# EXERCISE:
Since the pictures are not wanted, copy only the text of every record exactly.

Stored items
[Start of Attachment]

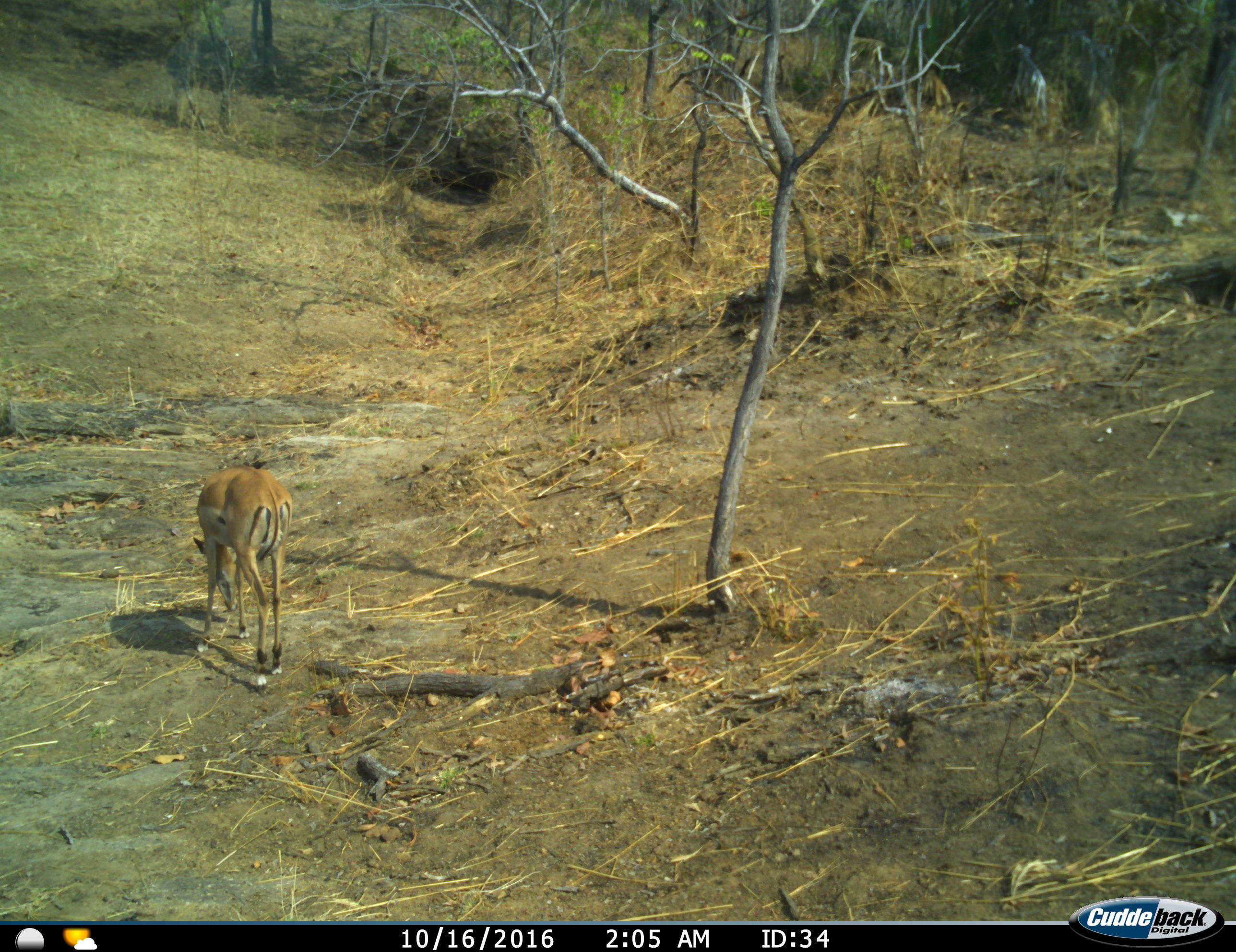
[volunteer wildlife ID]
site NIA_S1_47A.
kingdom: Animalia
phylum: Chordata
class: Mammalia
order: Artiodactyla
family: Bovidae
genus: Aepyceros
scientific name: Aepyceros melampus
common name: impala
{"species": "impala (Aepyceros melampus)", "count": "1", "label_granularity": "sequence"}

[End of Attachment]

# ANSWER TO THIS TASK:
[volunteer wildlife ID]
site NIA_S1_47A.
kingdom: Animalia
phylum: Chordata
class: Mammalia
order: Artiodactyla
family: Bovidae
genus: Aepyceros
scientific name: Aepyceros melampus
common name: impala
{"species": "impala (Aepyceros melampus)", "count": "1", "label_granularity": "sequence"}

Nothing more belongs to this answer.